The thing about email is that there's so much of it.
This means that you are confronted on a daily basis with more and more words and phrases than you ever were before. It also means that those words and phrases that truly aggravate are thrust at you with excessive regularity.
Until you really don't feel very good about the person who wrote them.
So in order to allow you to be as lovable an entrepreneur as you truly are, here's a short list of words that should be hexed from your business communication. (Well, at least I think they should.)
1. Sincerely. Honestly, why do people do this? It's like those who begin sentences with "Honestly." You know they're writing it precisely because they don't mean it. They want you to believe that they're sincere, when they have all the sincerity of "I love you" during sex on a first date. I know you want to sound as if you mean it. So sound as if you mean it. Don't use words that are fake. I mean it.
2. Catching Up. Oh, we've all done this. I know we have. But you're not catching up. You want something. You want something badly and the person you're writing to (for the third time) hasn't replied. "Catching Up" is like your supermarket checkout man saying: "Hi! How are you?!" He doesn't care. He just wants you to transact and scram. Perhaps, instead of "Catching Up" you might try "Hurry Up!" and see how that goes.
3. Hope This Finds You Well. Why shouldn't I be well? Have you heard that I'm not? Do I have a reputation for instability? If I've got a cold, is this going to mess with whatever it is you're pestering me about? It's always people who don't know me who want me to be well. People who know me know that I never will be. They just get on with it, or at least find an original joke/quip/picture/insult that somehow makes the communication go, well, sincerely.
4. Happy Monday/Tuesday/Wednesday. Show me one person on earth who's happy on a Monday and I'll show you a chef de cuisine who's finally got a day off. Why do people need to remind me what day it is? I know (Well, usually). And why do they associate the word "happy" with the early days of the week? Yes, I can grasp that people want me to be happy, but how can I be happy when you've just reminded me that it's Monday?

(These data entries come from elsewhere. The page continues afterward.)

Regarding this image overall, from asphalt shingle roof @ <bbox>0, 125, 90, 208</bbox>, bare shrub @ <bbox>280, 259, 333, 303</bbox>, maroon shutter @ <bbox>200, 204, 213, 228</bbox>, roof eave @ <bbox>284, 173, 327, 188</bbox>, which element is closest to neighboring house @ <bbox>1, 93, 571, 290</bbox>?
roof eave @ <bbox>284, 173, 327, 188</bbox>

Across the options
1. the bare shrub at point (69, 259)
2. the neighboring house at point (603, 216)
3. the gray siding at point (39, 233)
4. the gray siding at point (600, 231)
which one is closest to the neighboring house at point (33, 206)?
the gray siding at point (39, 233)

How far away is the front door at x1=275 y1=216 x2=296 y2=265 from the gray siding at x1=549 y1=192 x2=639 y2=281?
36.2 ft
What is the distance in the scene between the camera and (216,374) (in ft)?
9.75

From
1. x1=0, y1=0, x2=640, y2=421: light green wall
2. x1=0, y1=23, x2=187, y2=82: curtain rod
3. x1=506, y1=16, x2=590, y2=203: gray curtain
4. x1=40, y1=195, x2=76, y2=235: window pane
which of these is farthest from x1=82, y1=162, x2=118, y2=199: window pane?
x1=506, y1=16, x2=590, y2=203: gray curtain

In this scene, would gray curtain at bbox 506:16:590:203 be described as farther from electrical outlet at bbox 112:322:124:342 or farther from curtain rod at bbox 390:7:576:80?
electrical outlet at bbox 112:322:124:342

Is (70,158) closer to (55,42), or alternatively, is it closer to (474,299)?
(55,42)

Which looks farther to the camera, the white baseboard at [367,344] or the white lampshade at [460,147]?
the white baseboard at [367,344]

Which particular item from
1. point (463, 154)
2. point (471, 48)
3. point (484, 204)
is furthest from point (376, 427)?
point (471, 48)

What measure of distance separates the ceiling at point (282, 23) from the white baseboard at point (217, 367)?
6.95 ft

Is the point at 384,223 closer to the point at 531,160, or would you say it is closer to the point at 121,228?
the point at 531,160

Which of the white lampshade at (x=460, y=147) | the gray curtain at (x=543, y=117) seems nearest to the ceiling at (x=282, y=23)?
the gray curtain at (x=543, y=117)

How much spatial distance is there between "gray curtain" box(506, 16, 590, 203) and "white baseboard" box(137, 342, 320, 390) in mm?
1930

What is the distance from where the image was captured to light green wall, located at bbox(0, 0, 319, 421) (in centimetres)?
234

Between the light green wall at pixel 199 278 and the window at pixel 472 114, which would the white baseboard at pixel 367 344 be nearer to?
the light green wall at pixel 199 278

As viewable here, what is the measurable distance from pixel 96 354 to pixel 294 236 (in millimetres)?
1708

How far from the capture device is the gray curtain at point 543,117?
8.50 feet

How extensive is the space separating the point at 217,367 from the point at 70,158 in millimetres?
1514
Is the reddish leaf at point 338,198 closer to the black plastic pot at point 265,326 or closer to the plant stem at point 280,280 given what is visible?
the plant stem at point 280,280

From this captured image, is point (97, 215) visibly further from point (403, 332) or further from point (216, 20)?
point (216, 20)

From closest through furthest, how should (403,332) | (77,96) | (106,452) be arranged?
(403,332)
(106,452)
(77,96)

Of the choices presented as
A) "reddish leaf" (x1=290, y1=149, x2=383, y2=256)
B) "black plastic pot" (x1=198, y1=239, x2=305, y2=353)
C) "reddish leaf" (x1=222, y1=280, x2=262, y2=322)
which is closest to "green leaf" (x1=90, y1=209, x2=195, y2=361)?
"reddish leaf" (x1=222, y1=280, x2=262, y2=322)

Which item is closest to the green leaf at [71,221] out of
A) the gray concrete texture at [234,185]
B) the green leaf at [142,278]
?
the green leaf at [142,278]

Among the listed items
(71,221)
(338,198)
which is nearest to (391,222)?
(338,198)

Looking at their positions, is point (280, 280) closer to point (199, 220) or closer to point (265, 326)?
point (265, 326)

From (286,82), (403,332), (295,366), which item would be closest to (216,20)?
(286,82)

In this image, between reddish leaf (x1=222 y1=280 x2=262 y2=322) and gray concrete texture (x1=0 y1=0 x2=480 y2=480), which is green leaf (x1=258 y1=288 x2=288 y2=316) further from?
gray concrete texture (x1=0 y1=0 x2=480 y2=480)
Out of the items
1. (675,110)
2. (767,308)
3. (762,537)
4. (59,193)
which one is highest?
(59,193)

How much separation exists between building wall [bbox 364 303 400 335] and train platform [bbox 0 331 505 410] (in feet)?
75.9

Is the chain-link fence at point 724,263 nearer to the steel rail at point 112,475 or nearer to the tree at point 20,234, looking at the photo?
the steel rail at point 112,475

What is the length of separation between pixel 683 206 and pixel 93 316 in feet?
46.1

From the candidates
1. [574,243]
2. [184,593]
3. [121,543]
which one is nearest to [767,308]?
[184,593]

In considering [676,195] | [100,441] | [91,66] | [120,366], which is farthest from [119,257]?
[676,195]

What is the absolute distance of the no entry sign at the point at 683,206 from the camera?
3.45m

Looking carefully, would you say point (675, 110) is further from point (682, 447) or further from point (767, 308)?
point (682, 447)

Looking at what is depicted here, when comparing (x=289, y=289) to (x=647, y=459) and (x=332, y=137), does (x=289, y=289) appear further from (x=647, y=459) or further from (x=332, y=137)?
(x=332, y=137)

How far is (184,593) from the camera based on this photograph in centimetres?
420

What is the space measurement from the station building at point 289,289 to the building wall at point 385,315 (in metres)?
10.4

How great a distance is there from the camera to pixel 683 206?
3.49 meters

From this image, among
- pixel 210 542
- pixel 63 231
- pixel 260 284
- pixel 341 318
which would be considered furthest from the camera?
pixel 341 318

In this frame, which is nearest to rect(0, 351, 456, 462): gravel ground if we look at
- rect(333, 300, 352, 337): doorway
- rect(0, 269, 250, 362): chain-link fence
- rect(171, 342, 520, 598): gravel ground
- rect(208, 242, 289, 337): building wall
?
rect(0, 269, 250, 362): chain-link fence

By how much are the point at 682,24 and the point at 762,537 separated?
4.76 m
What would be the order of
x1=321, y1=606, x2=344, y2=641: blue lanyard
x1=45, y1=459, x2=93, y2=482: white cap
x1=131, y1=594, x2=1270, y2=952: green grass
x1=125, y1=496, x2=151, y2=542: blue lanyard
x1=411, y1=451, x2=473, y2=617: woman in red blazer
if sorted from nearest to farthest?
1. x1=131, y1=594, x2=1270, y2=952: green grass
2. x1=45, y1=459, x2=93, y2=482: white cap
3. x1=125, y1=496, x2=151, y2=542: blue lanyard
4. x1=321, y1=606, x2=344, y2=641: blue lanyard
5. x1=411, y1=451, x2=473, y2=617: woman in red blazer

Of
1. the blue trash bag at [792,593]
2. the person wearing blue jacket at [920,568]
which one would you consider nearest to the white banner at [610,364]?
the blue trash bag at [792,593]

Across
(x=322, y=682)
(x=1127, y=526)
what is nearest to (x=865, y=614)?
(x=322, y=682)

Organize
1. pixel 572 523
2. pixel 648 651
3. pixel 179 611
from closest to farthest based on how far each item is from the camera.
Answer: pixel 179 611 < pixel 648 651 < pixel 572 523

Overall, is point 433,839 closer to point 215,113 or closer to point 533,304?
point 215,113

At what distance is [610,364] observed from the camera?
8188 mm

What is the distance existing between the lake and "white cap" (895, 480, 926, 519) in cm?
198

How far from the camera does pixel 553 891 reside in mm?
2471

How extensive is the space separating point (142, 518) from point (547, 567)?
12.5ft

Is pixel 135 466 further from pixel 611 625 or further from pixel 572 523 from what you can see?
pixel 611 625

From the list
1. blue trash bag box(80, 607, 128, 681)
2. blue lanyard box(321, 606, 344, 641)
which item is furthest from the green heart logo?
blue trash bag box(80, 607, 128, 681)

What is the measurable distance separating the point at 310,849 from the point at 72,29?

5. Circle Back. This is like "Catching Up," but without the merest tinge of humanity. Who on earth, in a world in which they have a choice, would want to go back in circles? The thought of someone circling me reminds me of hawks outside my window that are desperate for a lunchtime ratburger. You didn't get what you want, so you're going to hover overhead like a police drone until you do. Please don't.
6. You're Going To Love This. I see this phrase quite a bit when people are trying to sell me something in an email. It's uncanny, their access to my love compartment. It truly is. I know that when sommeliers are trying to sell you wine, they want to tell you what you're about to taste, so that you, weak-willed human that you are, are going to taste exactly those things or look a touch silly. But in business this doesn't work. It just makes you sound like a sleazy car dealer. (Yes, there are other kinds.)
7. I'd Like To Pick Your Brain. At what point will those who write dictionaries simply translate this as "I Want You To Give Me Your Thinking For Free"? Every time I read that someone wants to pick my brain, I know I'd rather pick the nostrils of a herd of cattle, rather than reply to the email.
I am conscious that I may have sounded a touch irascible in this column.
You see, I had this nightmare. My brain had been picked to such a degree that the remaining elements of it housed only the collected works of the Stranglers. Scores of people simultaneously hoped I was well with such vehemence that it made me infirm. People I didn't know told me I'd feel love and all I got was a throbbing eyeball. I felt as if people were chasing me, but never quite catching up. There were people circling backwards over my head.
Still, tomorrow will be a Happy Thursday. Sincerely.